• Supplied passage:
---
Famed leaders such as Massasoit, Squanto, and others quickly adapted to their “new normal” and sought allies of necessity in their own “unprecedented times.” The endured kidnap, cultural erasures, and the inability to bury their own dead. Maybe the current crisis will help us to understand the horrors of King Philip’s War, still deadlier per capita than the American Civil War.
The team at Plimoth Plantation has reinterpreted the first Thanksgiving by encouraging students to read and debate images, oral histories, and documents to reach their own conclusions.
Careful attention to the context and diverse stories of the past forces us to discard our childhood views of American innocence. We are no longer living in Charles Schultz’ America. No amount of Charlie Brown specials or cut out paper turkeys can stop our growing awareness of the traumatic founding of America. Our maturity as a people and a nation requires that we face these truths head on.
The Mashentuquet Pequot Museum has created a powerfully interactive retelling of early conflict. The film the Witness dramatically retells the Pequot War from the perspective of a lone young survivor of the atrocity.
---
• Your task:
Please transcribe the stretch of the passage above on early American history from "Famed leaders such" through "their own conclusions.".

• Provided material:
---
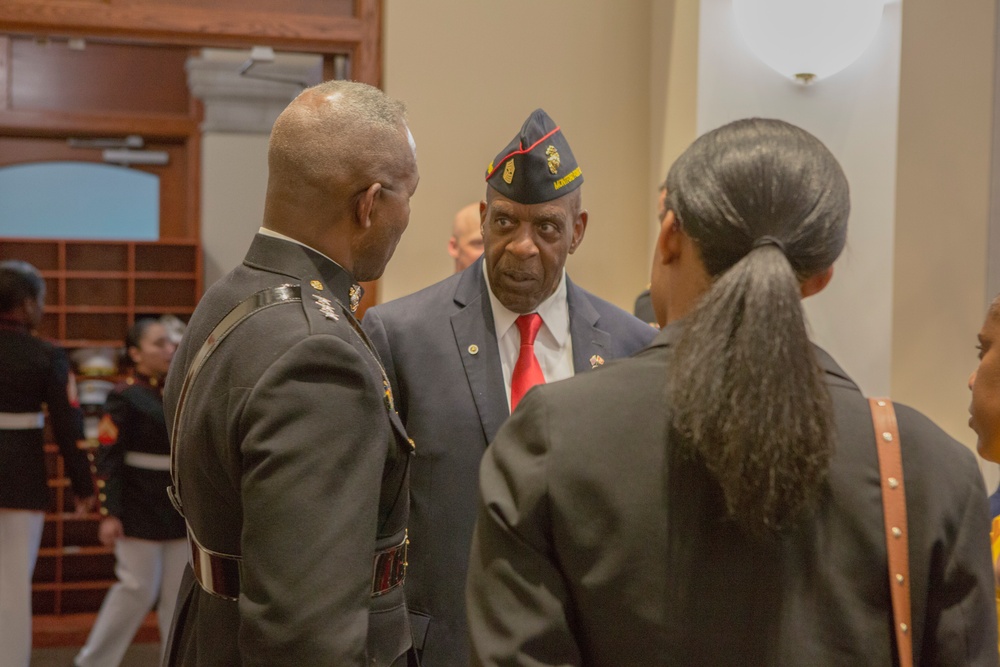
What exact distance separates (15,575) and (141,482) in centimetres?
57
---
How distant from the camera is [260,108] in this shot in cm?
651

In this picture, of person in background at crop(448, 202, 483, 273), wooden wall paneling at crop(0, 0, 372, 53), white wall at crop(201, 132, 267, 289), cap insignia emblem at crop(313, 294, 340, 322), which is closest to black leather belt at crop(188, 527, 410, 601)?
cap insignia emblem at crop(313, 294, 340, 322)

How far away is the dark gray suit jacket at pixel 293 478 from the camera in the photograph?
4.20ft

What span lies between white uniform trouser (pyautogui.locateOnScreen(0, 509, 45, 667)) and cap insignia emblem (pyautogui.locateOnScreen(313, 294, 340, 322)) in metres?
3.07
---
• Exercise response:
Famed leaders such as Massasoit, Squanto, and others quickly adapted to their “new normal” and sought allies of necessity in their own “unprecedented times.” The endured kidnap, cultural erasures, and the inability to bury their own dead. Maybe the current crisis will help us to understand the horrors of King Philip’s War, still deadlier per capita than the American Civil War.
The team at Plimoth Plantation has reinterpreted the first Thanksgiving by encouraging students to read and debate images, oral histories, and documents to reach their own conclusions.